Fire in the Furnas
So I was running my SB 9A this evening for a couple of hours, doing as I have done for the past nine months since rebuilding it. I turned it on as I had done probably 15 times earlier this evening, and puff. Sparks and Flames from the Furnas reversing switch.
I thought I saw an earlier post where someone had just rebuilt a South Bend an put a brand new Furnas switch on it. In the picture that was posted, it looked like a new switch. Are they still available? Does anyone have a part number and source? Google didn't get me where I wanted to go.
Second question. I'm wondering if the problem with the switch was really a motor problem. Any ideas on how I can tell if it was just the switch, or the motor?
Yea, you can get reconditioned Furnas switches on ebay - that's where I got mine. Can't remeber the seller, but he was in New England, and the switch was cleaned up and shot with clearcoat. Needed a little tweaking but now it works and looks great.
I'm not much of an electrical expert, so my thoughts are probably worth what you paid for them. But here goes my logic. Did the motor smoke? My guess is that if the fire occurred in the switch, and the motor smelled fine, the switch got hotter than the motor. I'd guess the switch was the problem. There's always kind of a rat's nest of wires and springs and insulation crammed into those switch housings, and if any piece of metal bridges the hot wires, you may get a short circuit condition. If you want you could do a post mortem teardown, if you carefully pull apart the switch you might find the cause of death. Usually the insulation burns away but the metal stays the way it was when the fire started. You might find some telltale melted / oxidised metal hot spots as well.
But of course nothing is guarranteed. You might want to test the motor by wiring up the power cord directly to the motor using wire nuts, and plug the motor directly into the wall. Wear a glove in case the plug gets hot. Be careful. Good Luck.
You need to be really careful on how you route the wires in the switch.
You want to avoid having wires cross over another wire.
I had 2 wires that rubbed against each other until the insulation was worn off 1 wire and it started smoking.
Wire that thing with stranded wire and insulated crimp on lugs.Put a junction box somewhere on the back of the table,and run flexible metal conduit to the motor and the switch.Bring the cord into the box and lace everything up with 14 AWG stranded THHN wire.
I personally dont believe in reversing a screw nose lathe,but I have written several diatribes about that nuff said.
so far everyone has been correct in their answers. But there's one thing you should do that no one has mentioned. put a quick disconnect box at the lathe, with a circuit breaker just above the start current of the motor. for instance If your start current is 6 to 8 amps, use a 10 amp breaker. the closer the circuit breaker is to the start current, the faster it will react. just make sure it's not so close that it will trip prematurely. a fuse will also work, just not as convenient. now if something does short out it will throw the breaker. Also if you're using a 110 V motor you can use a ground fault interrupt, GFI. in many cases this will react quicker than a circuit breaker or fuse.
in the home always use a plug to wire up your machinery, regardless of its power requirements. This will allow you to get around many of the local codes when wiring the equipment. you can also unplug it when doing any service. It may keep you from getting hurt.

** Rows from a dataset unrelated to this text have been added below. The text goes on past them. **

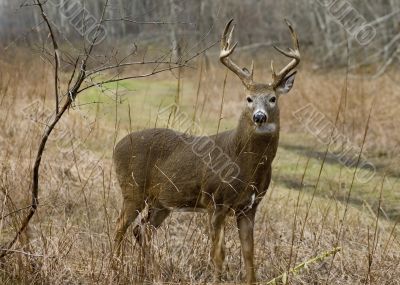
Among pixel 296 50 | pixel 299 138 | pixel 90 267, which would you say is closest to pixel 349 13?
pixel 299 138

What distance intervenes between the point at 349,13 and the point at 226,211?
1408cm

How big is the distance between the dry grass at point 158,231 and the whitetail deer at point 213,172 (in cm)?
22

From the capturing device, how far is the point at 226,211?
4.85m

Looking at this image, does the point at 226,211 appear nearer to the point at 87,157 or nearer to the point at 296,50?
the point at 296,50

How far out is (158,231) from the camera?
18.2 feet

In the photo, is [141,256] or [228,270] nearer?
[141,256]

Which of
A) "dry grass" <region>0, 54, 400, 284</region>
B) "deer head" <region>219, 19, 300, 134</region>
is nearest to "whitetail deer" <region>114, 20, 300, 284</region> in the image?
"deer head" <region>219, 19, 300, 134</region>

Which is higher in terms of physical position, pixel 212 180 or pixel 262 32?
pixel 262 32

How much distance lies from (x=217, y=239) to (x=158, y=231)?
906 mm

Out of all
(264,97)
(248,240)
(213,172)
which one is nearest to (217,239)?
(248,240)

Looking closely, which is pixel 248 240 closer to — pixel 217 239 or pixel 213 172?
pixel 217 239

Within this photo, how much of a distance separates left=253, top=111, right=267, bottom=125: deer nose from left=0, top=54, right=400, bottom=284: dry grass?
0.70 metres

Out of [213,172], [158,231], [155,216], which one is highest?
[213,172]

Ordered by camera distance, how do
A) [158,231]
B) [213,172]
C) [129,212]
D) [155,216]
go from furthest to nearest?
[158,231] → [155,216] → [129,212] → [213,172]
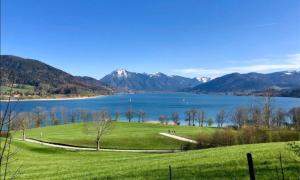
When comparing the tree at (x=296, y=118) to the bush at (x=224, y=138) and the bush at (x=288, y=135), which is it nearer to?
the bush at (x=288, y=135)

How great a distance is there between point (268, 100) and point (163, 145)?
21935 millimetres

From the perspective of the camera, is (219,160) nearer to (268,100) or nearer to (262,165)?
(262,165)

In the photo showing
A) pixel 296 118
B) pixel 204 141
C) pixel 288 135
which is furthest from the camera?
pixel 296 118

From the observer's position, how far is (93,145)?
62.2 metres

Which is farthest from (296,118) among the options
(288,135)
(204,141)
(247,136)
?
(288,135)

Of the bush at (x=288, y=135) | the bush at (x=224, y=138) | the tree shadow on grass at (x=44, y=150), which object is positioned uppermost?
the bush at (x=288, y=135)

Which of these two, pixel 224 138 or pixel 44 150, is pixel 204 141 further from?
pixel 44 150

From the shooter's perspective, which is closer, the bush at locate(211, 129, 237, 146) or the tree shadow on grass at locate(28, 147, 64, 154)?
the tree shadow on grass at locate(28, 147, 64, 154)

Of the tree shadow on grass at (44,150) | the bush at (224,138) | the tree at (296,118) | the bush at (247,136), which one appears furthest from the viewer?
the tree at (296,118)

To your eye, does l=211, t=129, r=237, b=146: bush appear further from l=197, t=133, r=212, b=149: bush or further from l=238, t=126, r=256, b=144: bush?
l=238, t=126, r=256, b=144: bush

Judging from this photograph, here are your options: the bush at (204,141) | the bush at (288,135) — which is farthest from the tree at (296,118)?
the bush at (204,141)

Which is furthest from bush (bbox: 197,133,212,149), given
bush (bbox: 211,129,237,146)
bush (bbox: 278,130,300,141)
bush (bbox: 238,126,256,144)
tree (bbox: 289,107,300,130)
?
tree (bbox: 289,107,300,130)

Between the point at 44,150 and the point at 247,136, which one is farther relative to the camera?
the point at 247,136

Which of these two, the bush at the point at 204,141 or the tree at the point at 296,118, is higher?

I know this sounds like a lot, but if it teach your shop from burning down it will be worth it.
stay safe, and keep those chips flying.
Originally Posted by promacjoe
Good points. I unplug all the equipment in my shop each night, lathes, mills, drill press, grinders, belt sander, air compressor and so forth.
Many fires start with switched off electrical devices such as kitchen toasters. Just because electric operated devices are switched off does not mean they are safe from switch insulator failure or otherwise when not in use.
Thanks for all of the comments. I was able to pick up a brand new "Old Stock" Furnas switch on eBay.
A friend of mine who builds and wires custom machinery for large companies wired the switch for me, and it ran fine for 9 months, but we started with a pretty worn switch to begin with so it's not a surprise that it failed.
He came over last night and examined the switch and traced the wiring. Doesn't look like there are any shorts in the motor. Although there was a lot of black soot and some charred insulation, we didn't find any shorts in the switch either....but in the process of opening it up and examining the wiring, we may have "fixed" the short.
In any case, I'll wait till I get the new switch. I'm not going to fool around with the old one anymore. I was very fortunate to come up with a new one on eBay right when I needed it.